Published releases are available on GitHub Packages, in the AmadeusITGroup repository.
Using Maven:
<dependency>
<groupId>com.amadeus.dataio</groupId>
<artifactId>dataio-core</artifactId>
<version>x.x.x</version>
</dependency>
Minimal Example
This example presents how to write a rudimentary data pipeline: removing the duplicates from a CSV dataset, and saving the result as Parquet.
To make it work, you only need to write three components:
- A data processor, which contains the transformations to operate on the data,
- A configuration file, which contains information about the processor to use, the inputs, outputs, etc.,
- A data pipeline, which loads the configuration file and runs the data processor with the configuration that you defined.
The Data Processor
Every transformation made using Data I/O must be written in a data processor, a class that you create by extending the Processor trait or one of its sub-classes.
Data transformations happen in the run
method, which is used by the data pipeline to start the data processing.
package gettingstarted
import com.amadeus.dataio.{HandlerAccessor, Processor}
import org.apache.spark.sql.SparkSession
case class DuplicatesDropper() extends Processor {
override def run(handlers: HandlerAccessor)(implicit spark: SparkSession): Unit = {
val myInputData = handlers.input.read("my-input")

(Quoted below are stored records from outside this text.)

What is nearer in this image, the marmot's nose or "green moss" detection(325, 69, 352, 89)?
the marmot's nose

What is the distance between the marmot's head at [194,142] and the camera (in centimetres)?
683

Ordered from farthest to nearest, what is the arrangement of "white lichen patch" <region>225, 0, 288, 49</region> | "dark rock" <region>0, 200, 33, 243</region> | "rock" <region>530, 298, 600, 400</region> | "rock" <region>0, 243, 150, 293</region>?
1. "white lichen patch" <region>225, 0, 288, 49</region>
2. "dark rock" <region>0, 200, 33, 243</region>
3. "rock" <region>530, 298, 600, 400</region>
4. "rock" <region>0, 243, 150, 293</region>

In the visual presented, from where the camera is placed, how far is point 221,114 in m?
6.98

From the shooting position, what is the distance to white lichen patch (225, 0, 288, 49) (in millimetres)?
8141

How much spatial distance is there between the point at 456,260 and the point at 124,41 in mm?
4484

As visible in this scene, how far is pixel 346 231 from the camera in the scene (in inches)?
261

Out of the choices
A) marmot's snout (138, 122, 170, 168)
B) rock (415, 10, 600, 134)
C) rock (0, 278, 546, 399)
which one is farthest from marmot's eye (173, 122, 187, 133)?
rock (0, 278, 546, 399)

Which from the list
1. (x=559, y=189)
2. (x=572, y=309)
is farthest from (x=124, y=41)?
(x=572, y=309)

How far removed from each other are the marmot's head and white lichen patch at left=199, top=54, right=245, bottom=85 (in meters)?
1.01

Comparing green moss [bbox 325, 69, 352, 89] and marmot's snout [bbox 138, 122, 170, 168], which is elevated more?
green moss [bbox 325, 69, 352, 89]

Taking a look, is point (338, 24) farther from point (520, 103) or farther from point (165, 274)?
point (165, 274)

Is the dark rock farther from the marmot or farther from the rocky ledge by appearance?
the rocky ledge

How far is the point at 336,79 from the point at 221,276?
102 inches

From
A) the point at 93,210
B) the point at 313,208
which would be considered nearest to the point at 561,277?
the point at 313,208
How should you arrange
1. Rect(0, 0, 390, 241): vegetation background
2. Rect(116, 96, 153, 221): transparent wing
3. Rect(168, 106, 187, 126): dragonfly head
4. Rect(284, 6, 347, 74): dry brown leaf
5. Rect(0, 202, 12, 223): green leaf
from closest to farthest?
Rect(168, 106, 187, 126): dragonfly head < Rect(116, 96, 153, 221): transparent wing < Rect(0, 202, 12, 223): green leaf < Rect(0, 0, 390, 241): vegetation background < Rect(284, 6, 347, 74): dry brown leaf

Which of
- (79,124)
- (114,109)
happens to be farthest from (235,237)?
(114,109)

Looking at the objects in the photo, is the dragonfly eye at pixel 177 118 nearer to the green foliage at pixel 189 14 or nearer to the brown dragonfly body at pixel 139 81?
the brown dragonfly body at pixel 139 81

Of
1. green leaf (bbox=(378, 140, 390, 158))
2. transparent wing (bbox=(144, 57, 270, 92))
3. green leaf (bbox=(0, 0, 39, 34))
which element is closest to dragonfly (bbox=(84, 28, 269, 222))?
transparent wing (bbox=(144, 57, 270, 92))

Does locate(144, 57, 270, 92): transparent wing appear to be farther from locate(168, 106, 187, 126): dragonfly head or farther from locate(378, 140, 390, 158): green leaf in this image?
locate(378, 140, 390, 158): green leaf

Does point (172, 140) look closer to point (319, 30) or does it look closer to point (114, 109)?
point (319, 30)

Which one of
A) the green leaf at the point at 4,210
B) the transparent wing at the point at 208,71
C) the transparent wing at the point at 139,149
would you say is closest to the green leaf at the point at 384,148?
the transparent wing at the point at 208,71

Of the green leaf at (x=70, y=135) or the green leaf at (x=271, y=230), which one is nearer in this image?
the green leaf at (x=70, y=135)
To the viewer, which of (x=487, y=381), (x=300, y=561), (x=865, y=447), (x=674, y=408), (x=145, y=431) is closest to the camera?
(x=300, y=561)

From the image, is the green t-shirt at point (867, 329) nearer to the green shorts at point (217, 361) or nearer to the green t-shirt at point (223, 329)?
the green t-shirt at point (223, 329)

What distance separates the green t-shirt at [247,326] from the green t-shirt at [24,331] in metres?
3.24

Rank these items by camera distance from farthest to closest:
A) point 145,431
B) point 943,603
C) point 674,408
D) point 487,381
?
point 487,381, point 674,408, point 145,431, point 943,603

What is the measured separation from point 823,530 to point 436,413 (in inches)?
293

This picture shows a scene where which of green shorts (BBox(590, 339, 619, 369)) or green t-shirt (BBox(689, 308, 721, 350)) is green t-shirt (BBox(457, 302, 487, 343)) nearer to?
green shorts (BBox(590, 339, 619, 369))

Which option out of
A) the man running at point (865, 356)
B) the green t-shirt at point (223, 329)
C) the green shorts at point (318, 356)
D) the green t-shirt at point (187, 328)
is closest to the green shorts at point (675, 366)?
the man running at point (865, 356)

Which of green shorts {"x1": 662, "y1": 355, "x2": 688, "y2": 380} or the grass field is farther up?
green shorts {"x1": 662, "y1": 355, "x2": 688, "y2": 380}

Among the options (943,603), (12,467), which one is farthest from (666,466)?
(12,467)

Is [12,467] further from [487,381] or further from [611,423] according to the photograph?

val fixedData = myInputData.dropDuplicates
handlers.output.write("my-output", fixedData)
}
}
The Configuration File
The configuration file contains the definition of the data processor your application will run, as well as inputs, outputs and distributors. In our case, we only need one input, and one output.
Processing {
Type = "gettingstarted.DuplicatesDropper"
}
Input {
Name = "my-input"
Type = "com.amadeus.dataio.pipes.storage.batch.StorageInput"
Path = "/path/my-input"
Format = "csv"
Options {
header = "true"
}
}
Output {
Name = "my-output"
Type = "com.amadeus.dataio.pipes.storage.batch.StorageOutput"
Path = "/path/my-output"
Format = "parquet"
}
The Data Pipeline
Now that we’re ready, it’s time create our pipeline. To do so, we’ll use the configuration file.
package gettingstarted
import com.amadeus.dataio.Pipeline
import org.apache.spark.sql.SparkSession
object MySparkApplication extends App {
// val spark: SparkSession = (...)
Pipeline("src/main/resources/application.conf").run(spark)
}